RadarBali.com – BPR Agung Sedana resmi dicabut izin usahanya oleh Otoritas Jasa Keuangan (OJK) karena gagal mengelola keuangan nasabah.
Sebelum dicabut, otoritas sebenarnya sudah memberi kesempatan manajemen untuk memperbaiki keuangan selama 180 hari atau enam bulan sesuai ketentuan. Namun, gagal.
BPR di bawah pimpinan Suparyani ini memiliki aset terakhir mencapai Rp 10,6 miliar. Sementara untuk dana yang dimiliki mencapai Rp 7,9 miliar.
Rinciannya, tabungan nasabah mencapai Rp 1,6 miliar dan deposito mencapai Rp 6,3 miliar ditambah simpanan bank lain.
“Bank ini sudah dilikuidiasi oleh LPS. Dan proses penyelesaian dana nasabah akan difasilitasi oleh LPS. Nanti BPR ini yang membayar ke LPS,” ujar Kepala OJK Regional 8 Bali-Nusa tenggara Hizbullah.
Mantan Direktur LJK OJK regional 3 Jawa Tengah ini mengungkapkan, ada beberapa faktor penyebab menurunnya kinerja yang berujung pada pencabutan BPR yang telah memiliki 1.119 rekening ini.

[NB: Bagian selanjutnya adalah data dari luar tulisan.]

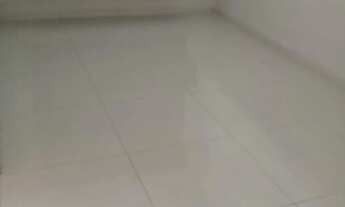 Imagem 6: Apartamento 3 quartos cobertura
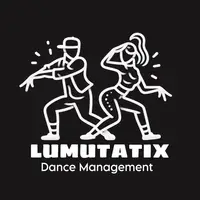 lumutatix.dance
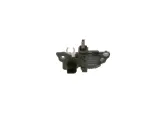 regulator-napiecia-vw-bosch-1-986-ae0-124-stan-nowy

Kata dia, salah satu yang paling menonjol yakni adanya penyaluran kredit yang tidak tepat dan penyalahgunaan kredit. Dengan kondisi tersebut, membuat kredit macet meningkat.
“Misalnya, orang yang meminjam dengan kekuatan bayarnya Rp 100 juta tapi diberi kredit Rp 600 juta. Akibatnya kredit macetnya tinggi,” paparnya.
Dengan kondisi ini, kewenangan pemegang saham sudah beralih ke Lembaga Penjamin Simpanan (LPS). Apakah ada temuan tindak pidana?
Kata Hizbullah, masih dalam tahap penyelidikan Departemen Investigasi dan Penyidikan Perbankan OJK. “Masih dilakukan proses, apakah ada tindakan pidana, nanti diinformasikan,” tegasnya.
Di Bali sendiri, terdapat 137 BPR. Namun yang bermasalah hanya BPR Agung Sedana saja. “Yang lain masih tergolong aman, dan baik-baik saja,” tandasnya.